Given information:
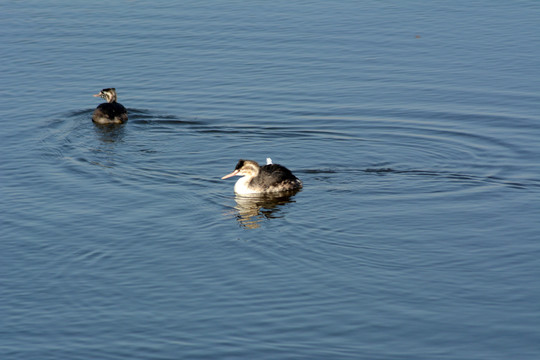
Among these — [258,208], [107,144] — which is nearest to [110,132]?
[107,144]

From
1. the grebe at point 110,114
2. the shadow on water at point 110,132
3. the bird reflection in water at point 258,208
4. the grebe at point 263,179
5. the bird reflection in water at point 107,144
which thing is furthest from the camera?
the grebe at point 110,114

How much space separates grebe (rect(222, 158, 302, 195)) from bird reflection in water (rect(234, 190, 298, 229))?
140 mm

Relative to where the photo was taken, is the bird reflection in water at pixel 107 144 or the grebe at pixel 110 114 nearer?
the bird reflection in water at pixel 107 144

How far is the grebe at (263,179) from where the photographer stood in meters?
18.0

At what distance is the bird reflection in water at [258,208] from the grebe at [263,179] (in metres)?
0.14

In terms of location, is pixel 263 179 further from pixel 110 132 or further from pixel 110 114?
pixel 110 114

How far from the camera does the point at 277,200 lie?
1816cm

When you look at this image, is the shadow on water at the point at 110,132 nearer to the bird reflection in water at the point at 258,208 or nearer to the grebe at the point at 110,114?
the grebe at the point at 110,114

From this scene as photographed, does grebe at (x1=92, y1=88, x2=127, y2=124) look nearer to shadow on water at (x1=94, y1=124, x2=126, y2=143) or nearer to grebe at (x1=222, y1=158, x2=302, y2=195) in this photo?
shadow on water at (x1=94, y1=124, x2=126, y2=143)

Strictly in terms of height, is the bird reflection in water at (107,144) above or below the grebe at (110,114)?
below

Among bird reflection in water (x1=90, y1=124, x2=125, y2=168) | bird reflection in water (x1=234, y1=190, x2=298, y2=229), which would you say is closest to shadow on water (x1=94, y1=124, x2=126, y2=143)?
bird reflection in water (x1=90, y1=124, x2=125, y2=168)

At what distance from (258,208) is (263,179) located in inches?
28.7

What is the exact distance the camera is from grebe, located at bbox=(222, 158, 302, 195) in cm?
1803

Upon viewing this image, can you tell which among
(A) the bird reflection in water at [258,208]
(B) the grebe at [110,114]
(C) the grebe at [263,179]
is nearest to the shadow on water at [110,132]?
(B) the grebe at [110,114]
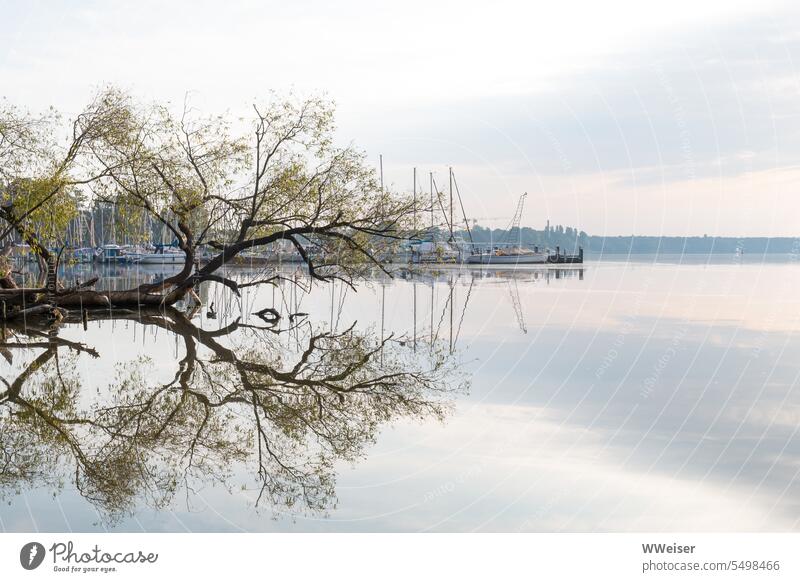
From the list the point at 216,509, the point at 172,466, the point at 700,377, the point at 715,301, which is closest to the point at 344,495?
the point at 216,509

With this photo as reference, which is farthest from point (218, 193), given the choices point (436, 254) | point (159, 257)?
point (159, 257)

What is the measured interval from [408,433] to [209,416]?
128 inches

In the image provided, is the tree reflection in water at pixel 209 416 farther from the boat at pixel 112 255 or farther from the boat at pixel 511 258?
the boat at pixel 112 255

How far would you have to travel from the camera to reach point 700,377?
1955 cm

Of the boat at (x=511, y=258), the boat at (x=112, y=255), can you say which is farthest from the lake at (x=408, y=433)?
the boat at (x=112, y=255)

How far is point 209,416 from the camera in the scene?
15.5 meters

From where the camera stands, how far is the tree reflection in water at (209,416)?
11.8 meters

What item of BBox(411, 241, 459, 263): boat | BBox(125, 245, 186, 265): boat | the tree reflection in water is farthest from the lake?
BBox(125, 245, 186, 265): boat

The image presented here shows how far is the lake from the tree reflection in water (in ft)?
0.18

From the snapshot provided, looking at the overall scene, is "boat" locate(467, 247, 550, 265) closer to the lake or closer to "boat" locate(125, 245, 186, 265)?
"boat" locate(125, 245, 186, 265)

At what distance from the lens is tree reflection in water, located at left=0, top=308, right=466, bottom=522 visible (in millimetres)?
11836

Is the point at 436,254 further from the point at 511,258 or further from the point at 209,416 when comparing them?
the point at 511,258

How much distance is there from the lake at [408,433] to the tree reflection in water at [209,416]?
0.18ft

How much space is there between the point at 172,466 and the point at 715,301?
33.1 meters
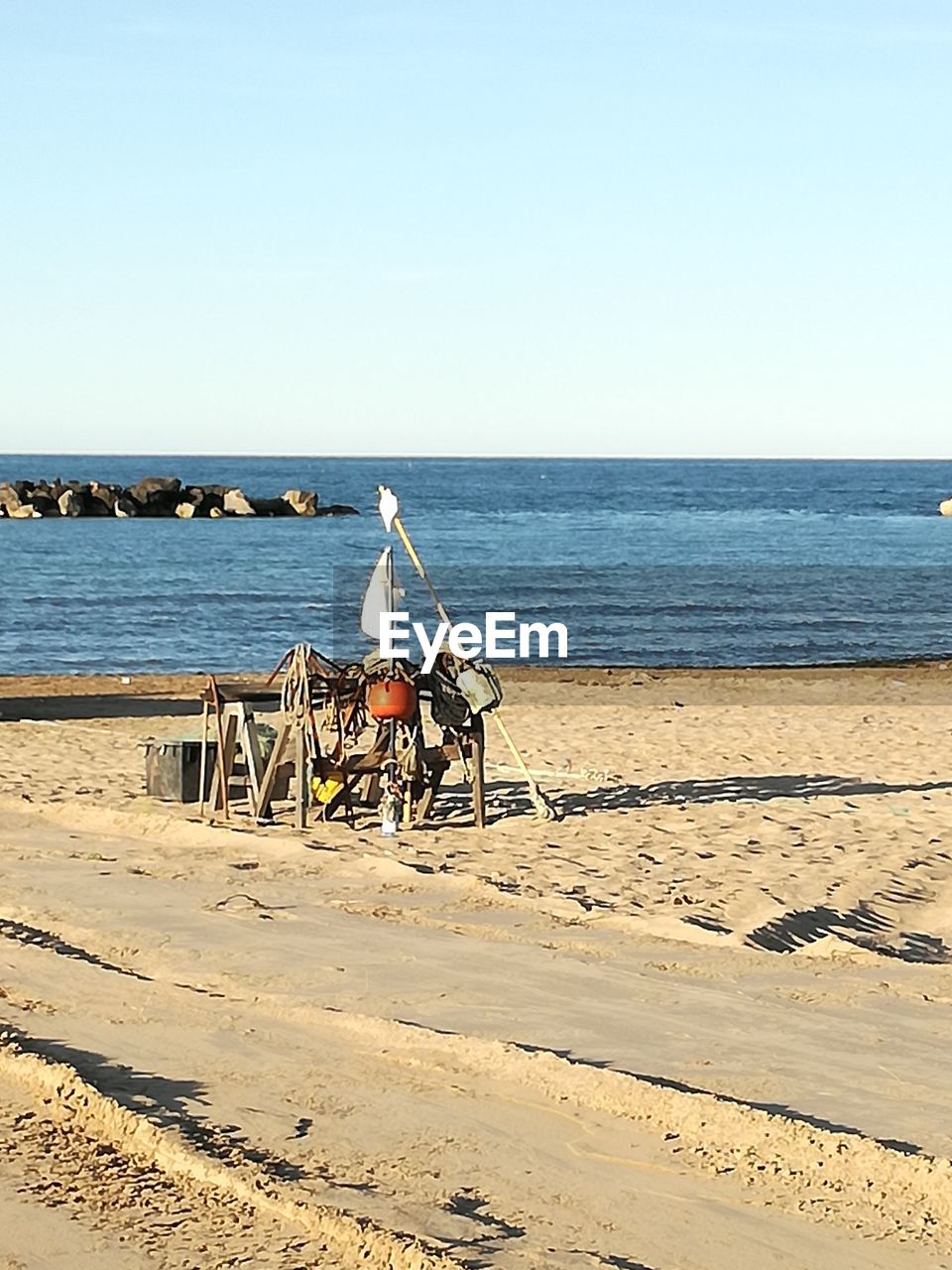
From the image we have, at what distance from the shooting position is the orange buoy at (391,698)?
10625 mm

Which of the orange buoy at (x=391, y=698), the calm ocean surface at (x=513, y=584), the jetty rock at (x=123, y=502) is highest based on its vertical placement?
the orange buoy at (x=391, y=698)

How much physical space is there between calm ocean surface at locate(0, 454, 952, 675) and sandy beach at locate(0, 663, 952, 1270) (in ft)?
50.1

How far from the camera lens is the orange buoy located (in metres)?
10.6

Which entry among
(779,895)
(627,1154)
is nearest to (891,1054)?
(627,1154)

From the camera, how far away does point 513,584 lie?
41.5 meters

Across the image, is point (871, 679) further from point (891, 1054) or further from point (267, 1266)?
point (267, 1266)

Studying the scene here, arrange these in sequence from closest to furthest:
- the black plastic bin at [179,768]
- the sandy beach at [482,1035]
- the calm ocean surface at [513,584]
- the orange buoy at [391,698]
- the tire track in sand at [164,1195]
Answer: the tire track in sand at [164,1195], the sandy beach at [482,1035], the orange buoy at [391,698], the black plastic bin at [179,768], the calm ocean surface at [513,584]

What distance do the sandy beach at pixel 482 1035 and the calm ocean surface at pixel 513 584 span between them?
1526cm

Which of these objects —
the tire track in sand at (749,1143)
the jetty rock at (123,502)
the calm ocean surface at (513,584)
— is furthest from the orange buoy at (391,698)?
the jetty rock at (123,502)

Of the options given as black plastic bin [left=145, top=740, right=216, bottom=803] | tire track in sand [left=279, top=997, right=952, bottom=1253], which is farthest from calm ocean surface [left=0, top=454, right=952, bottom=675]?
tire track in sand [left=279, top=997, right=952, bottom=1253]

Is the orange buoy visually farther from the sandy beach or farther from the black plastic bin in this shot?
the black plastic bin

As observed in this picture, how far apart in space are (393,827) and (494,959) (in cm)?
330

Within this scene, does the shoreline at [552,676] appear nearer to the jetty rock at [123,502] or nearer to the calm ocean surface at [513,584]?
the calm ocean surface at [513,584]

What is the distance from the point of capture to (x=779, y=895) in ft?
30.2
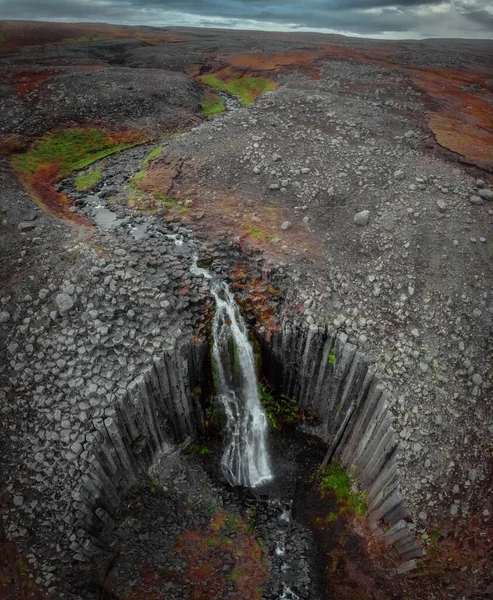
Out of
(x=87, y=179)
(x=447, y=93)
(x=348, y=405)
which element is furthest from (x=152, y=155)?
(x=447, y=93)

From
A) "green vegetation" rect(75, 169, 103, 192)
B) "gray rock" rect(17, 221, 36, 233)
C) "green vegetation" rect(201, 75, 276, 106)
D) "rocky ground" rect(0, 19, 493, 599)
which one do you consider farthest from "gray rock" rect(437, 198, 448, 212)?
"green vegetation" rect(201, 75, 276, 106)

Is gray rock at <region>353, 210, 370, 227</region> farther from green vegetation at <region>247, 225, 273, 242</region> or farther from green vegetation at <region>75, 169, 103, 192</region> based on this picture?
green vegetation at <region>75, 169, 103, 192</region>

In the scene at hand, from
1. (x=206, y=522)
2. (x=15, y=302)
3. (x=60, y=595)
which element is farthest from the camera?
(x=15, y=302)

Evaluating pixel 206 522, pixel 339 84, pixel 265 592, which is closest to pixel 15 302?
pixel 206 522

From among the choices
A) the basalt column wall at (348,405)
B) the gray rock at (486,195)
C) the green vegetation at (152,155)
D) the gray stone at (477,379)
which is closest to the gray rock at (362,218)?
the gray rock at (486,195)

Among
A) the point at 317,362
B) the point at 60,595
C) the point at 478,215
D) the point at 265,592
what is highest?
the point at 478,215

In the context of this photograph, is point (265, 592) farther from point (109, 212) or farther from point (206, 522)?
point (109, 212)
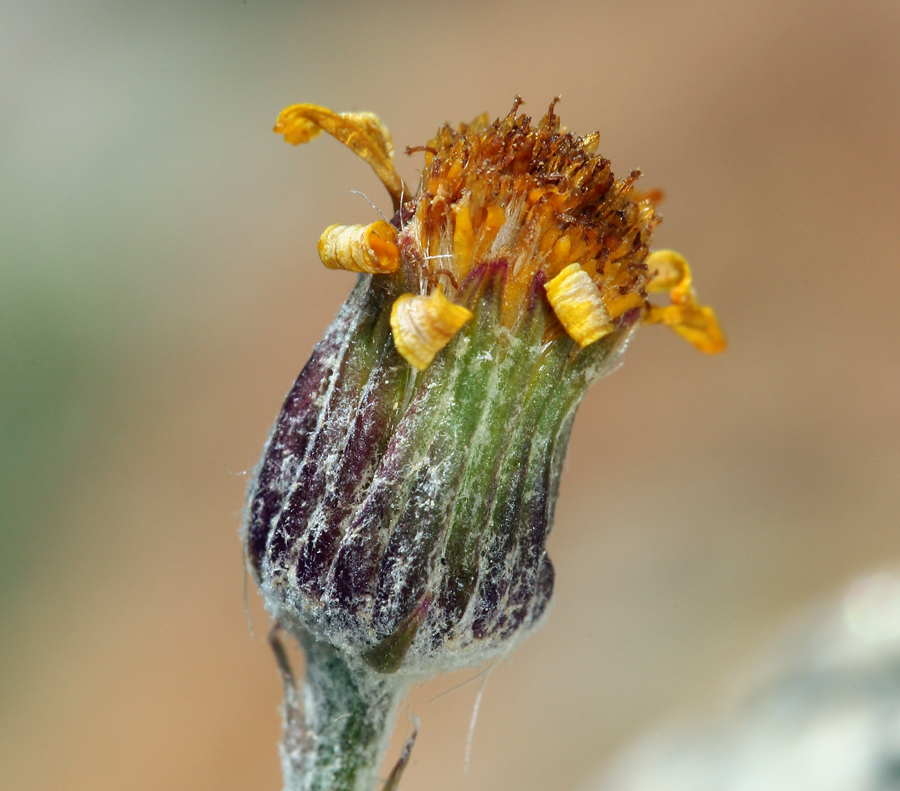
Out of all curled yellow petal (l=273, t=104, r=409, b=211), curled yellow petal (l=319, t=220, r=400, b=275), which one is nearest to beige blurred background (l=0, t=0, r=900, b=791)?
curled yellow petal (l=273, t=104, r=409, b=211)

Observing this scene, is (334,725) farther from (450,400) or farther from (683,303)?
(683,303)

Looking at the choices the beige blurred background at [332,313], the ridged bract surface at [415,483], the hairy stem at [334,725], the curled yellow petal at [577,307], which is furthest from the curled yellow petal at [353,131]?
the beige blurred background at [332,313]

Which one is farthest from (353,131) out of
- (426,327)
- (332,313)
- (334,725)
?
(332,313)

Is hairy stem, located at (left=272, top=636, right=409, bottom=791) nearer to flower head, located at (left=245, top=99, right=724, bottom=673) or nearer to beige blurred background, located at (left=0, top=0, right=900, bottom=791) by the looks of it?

Problem to work on: Can you switch "tree reflection in water" to "reflection of a tree" in the items starting with the line containing "Is the point" and going on through the line containing "33.1 meters", keeping all else unchanged and giving back only those lines?

Answer to the task:
Is the point at 436,254 further from the point at 511,258 or further from the point at 209,416 when comparing them?
the point at 511,258

How much distance is there from the lake at [408,433] to the reflection of a tree at [209,416]?
0.18ft

How much space is there between the point at 172,466 and the point at 715,301?
33.1 meters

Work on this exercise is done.